Le gouvernement français a récemment reçu une nouvelle encourageante avec l'annonce d'un déficit public moins élevé que prévu pour 2025, se chiffrant à 5,1 % du PIB selon l'Insee. L'exécutif envisage désormais d'atteindre un déficit en dessous de 5 % en 2026, malgré les tensions géopolitiques au Moyen-Orient et en Ukraine.

Lors d'une réunion ministérielle tenue le 27 mars, le Premier ministre a insisté sur la « maîtrise » des finances publiques « quoi qu'il arrive », faisant référence à l'ancienne approche du « quoi qu'il en coûte ». Dans ce contexte, il a affirmé que la situation actuelle économique, marquée par la guerre au Moyen-Orient, pouvait influencer la stabilité financière de la France.
Sur ce point, Lecornu a déclaré : « On a connu le “quoi qu’il en coûte”. Je crois qu’il est essentiel de maintenir une transparence dans la gestion des finances publiques. » Les résultats de l'Insee, qui révèlent un déficit inférieur de 0,3 point à la prévision du ministère de l’Économie, ont été salués par le gouvernement.
Les estimations prévoient un recul du déficit de 0,7 point par rapport à 2024, notamment grâce à une augmentation des recettes fiscales dues à la hausse des impôts, précise l'Insee. Cela a également contribué à réduire le ratio de la dette publique, qui se fixe désormais à 115,6 % du PIB à la fin de l’année 2025, une légère amélioration par rapport à septembre dernier.
Vers un sérieux financier au détriment des aides
Lecornu a également partagé sur X : « Plus de sérieux, sans pour autant abattre notre modèle social et notre croissance. Il faut continuer à réduire le déficit. » Ce message a été soutenu par David Amiel, ministre de l'Action et des Comptes publics, sur TF1, où il a insisté sur la nécessité d'une approche ambitieuse pour 2026.

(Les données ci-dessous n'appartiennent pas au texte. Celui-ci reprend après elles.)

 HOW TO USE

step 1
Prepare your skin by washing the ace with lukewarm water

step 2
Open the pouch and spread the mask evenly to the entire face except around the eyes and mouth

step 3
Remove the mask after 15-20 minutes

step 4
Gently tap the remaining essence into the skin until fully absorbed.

Cependant, l’objectif d’un déficit aux alentours de 5 % du PIB semble de plus en plus difficile à atteindre, avec les impacts économiques de la guerre au Moyen-Orient. « Il est encore trop tôt pour avoir une vue précise sur les conséquences économiques en France, notamment concernant l'inflation des hydrocarbures », a noté M. Amiel, alors qu'il a exclu toute possibilité de nouvelles aides financières immédiates en raison d'une meilleure situation budgétaire.
Une maîtrise à travers l'augmentation des impôts
Les efforts pour réduire le déficit se sont majoritairement traduits par une hausse des prélèvements. Des économistes s'accordent à dire que cela représente une première étape, tandis que les réductions de dépenses, plus délicates sur le plan politique, restent à venir. L'Insee indique que les recettes fiscales devraient croître de 3,9 % en 2025, profilant un réel défi pour l'exécutif.
En conclusion, le Premier ministre a déclaré que chaque dépense supplémentaire prévue sera compensée par une annulation équivalente, engageant ainsi un engagement clair envers une gestion financière rigoureuse. La réduction du déficit est considérée comme cruciale pour contenir l'augmentation de la dette publique, qui s'élève à 3460,5 milliards d'euros à la fin de 2025, tandis que les tensions sur les marchés font grimper les taux d'intérêt des emprunts d'État.